### THE PROBLEM
Set the following entries down again exactly, line by line.

### INFORMATION
######
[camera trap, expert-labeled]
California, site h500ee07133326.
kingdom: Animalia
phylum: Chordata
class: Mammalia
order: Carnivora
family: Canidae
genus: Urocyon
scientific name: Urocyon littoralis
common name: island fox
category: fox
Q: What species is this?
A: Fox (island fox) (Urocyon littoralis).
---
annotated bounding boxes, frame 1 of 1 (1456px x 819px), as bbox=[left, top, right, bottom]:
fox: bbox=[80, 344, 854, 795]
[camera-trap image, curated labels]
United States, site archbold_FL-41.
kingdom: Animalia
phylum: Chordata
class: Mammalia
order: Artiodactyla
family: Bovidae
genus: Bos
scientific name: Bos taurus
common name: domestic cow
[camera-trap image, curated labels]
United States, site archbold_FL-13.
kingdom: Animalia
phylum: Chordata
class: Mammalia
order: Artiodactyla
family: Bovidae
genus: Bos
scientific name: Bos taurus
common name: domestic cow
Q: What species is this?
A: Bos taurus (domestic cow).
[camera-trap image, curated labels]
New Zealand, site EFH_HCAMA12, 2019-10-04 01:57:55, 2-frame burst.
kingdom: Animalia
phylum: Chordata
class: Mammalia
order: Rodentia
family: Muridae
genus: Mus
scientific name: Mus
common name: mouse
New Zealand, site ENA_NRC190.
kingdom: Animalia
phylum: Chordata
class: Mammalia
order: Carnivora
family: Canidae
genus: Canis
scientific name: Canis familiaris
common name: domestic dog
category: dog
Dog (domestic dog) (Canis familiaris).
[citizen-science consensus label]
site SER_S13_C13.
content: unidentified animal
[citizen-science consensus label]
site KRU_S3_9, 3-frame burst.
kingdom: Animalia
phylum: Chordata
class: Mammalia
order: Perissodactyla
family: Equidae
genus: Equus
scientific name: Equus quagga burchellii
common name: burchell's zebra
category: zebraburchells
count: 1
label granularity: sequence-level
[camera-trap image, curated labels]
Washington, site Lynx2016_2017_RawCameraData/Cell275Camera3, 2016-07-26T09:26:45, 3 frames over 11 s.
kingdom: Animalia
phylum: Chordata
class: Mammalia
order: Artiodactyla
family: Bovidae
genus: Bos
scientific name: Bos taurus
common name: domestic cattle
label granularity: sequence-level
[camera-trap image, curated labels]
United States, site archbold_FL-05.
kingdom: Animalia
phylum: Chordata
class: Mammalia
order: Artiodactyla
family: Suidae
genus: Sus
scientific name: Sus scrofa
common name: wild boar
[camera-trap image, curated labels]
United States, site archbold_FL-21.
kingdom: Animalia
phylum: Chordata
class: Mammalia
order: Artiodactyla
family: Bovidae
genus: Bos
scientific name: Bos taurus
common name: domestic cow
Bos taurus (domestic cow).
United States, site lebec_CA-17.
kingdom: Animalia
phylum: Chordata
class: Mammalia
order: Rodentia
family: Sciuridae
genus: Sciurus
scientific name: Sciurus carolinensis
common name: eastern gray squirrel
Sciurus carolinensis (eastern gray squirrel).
######
### SOLUTION
[camera trap, expert-labeled]
California, site h500ee07133326.
kingdom: Animalia
phylum: Chordata
class: Mammalia
order: Carnivora
family: Canidae
genus: Urocyon
scientific name: Urocyon littoralis
common name: island fox
category: fox
Q: What species is this?
A: Fox (island fox) (Urocyon littoralis).
---
annotated bounding boxes, frame 1 of 1 (1456px x 819px), as bbox=[left, top, right, bottom]:
fox: bbox=[80, 344, 854, 795]
[camera-trap image, curated labels]
United States, site archbold_FL-41.
kingdom: Animalia
phylum: Chordata
class: Mammalia
order: Artiodactyla
family: Bovidae
genus: Bos
scientific name: Bos taurus
common name: domestic cow
[camera-trap image, curated labels]
United States, site archbold_FL-13.
kingdom: Animalia
phylum: Chordata
class: Mammalia
order: Artiodactyla
family: Bovidae
genus: Bos
scientific name: Bos taurus
common name: domestic cow
Q: What species is this?
A: Bos taurus (domestic cow).
[camera-trap image, curated labels]
New Zealand, site EFH_HCAMA12, 2019-10-04 01:57:55, 2-frame burst.
kingdom: Animalia
phylum: Chordata
class: Mammalia
order: Rodentia
family: Muridae
genus: Mus
scientific name: Mus
common name: mouse
New Zealand, site ENA_NRC190.
kingdom: Animalia
phylum: Chordata
class: Mammalia
order: Carnivora
family: Canidae
genus: Canis
scientific name: Canis familiaris
common name: domestic dog
category: dog
Dog (domestic dog) (Canis familiaris).
[citizen-science consensus label]
site SER_S13_C13.
content: unidentified animal
[citizen-science consensus label]
site KRU_S3_9, 3-frame burst.
kingdom: Animalia
phylum: Chordata
class: Mammalia
order: Perissodactyla
family: Equidae
genus: Equus
scientific name: Equus quagga burchellii
common name: burchell's zebra
category: zebraburchells
count: 1
label granularity: sequence-level
[camera-trap image, curated labels]
Washington, site Lynx2016_2017_RawCameraData/Cell275Camera3, 2016-07-26T09:26:45, 3 frames over 11 s.
kingdom: Animalia
phylum: Chordata
class: Mammalia
order: Artiodactyla
family: Bovidae
genus: Bos
scientific name: Bos taurus
common name: domestic cattle
label granularity: sequence-level
[camera-trap image, curated labels]
United States, site archbold_FL-05.
kingdom: Animalia
phylum: Chordata
class: Mammalia
order: Artiodactyla
family: Suidae
genus: Sus
scientific name: Sus scrofa
common name: wild boar
[camera-trap image, curated labels]
United States, site archbold_FL-21.
kingdom: Animalia
phylum: Chordata
class: Mammalia
order: Artiodactyla
family: Bovidae
genus: Bos
scientific name: Bos taurus
common name: domestic cow
Bos taurus (domestic cow).
United States, site lebec_CA-17.
kingdom: Animalia
phylum: Chordata
class: Mammalia
order: Rodentia
family: Sciuridae
genus: Sciurus
scientific name: Sciurus carolinensis
common name: eastern gray squirrel
Sciurus carolinensis (eastern gray squirrel).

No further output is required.